Vocaletarian revolution. Vocaletariat is a class of people using Vocaloid. Just like animetariat, and I’m sure many vocaletarians and animetarians overlap. Vocaloidian. Vocaloidist. Vocaloidism. Mikunopolis was surely revolutionary experience. Mikunocracy. Mikunocrati. Mikunology. Mikunolepsy. Mikunomancy!
To be frank, at Mikunopolis, I was expecting complete hologram. I was thinking about a 3-D image. But she never got off the screen. She wasn’t able to get off the stage and jump into the audience and do moshing. So, it was not what I expected. So, technologically, it was still behind Sharon from Macross Plus. Sharon can get off the stage and interact with you. Though lack of skinship is still the same…
Vocaloid such as Hatsune Miku is a new god. Traditionally, idol has been a 3-D person. So, it’s been an actor/singer playing the role of idol. She becomes an idol when the idol possesses her. That is the concept of acting. The Japanese word for “acting” is haiyuu (俳優), which originally meant “possession by god.” Uzume was probably the first idol in Japan. She was the first entertainer, dancer, comedian, actor, musician, and singer. Yes, the first Geigi, or Geisha.
The first literature is always mythology in any culture. So, characters from the first literature are gods, and actors played gods. So, it makes sense that acting was divination, e.g., Orishas. That’s how we used to invite marebito. But after the advent of Vocaloid, we don’t need a person to play Eshu-Elegba anymore at the crossroads. Just like S1m0ne, computer generated actress, replaced real actress. And Miku, computer generated idol singer, replaced real idol.

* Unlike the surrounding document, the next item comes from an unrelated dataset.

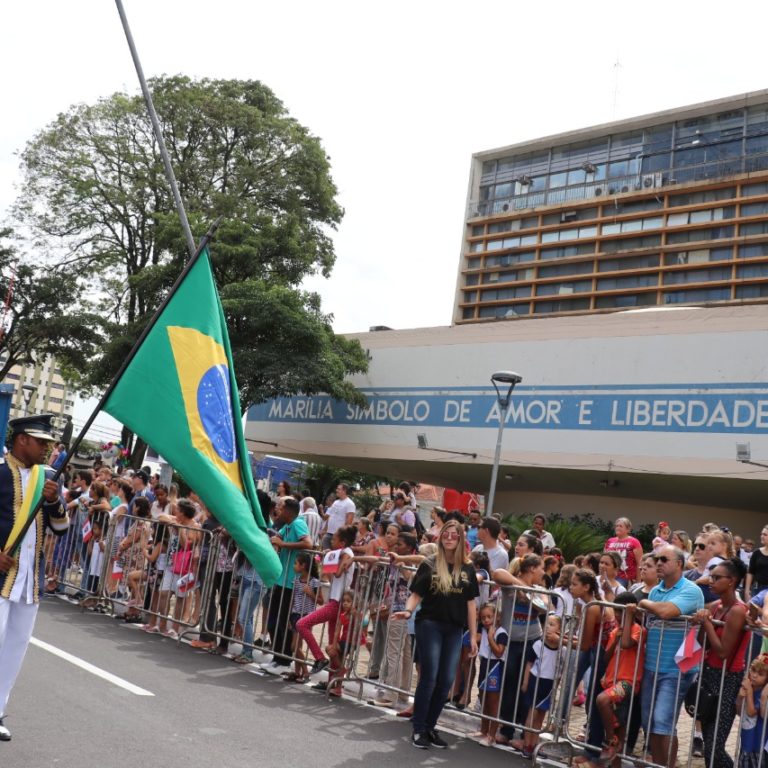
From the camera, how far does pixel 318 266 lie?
31.0m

Vocaloid requires no 3-D person to act. Yes, no miko (female shaman) needed. The earliest music theater in Japan was kagura (god’s music). Uzume’s descendants, collectively called “Sarume,” performed kagura. And now the latest kagura is Mikunopolis. Therefore, Miku is the direct descent of Uzume. And Miku is definitely a neo-marebito.
Idol is fictional character, since it’s not real. Analog idol was a fake person, in other words, a fictitious person since real person played idol. In the analog time, we used to need a miko to listen to god. But we don’t need a miko anymore. We can listen to god directly. Yes, digital idol! Vocaloid idol is not fake. It’s not fictitious. It’s authentic. It is as it is! Que es, es.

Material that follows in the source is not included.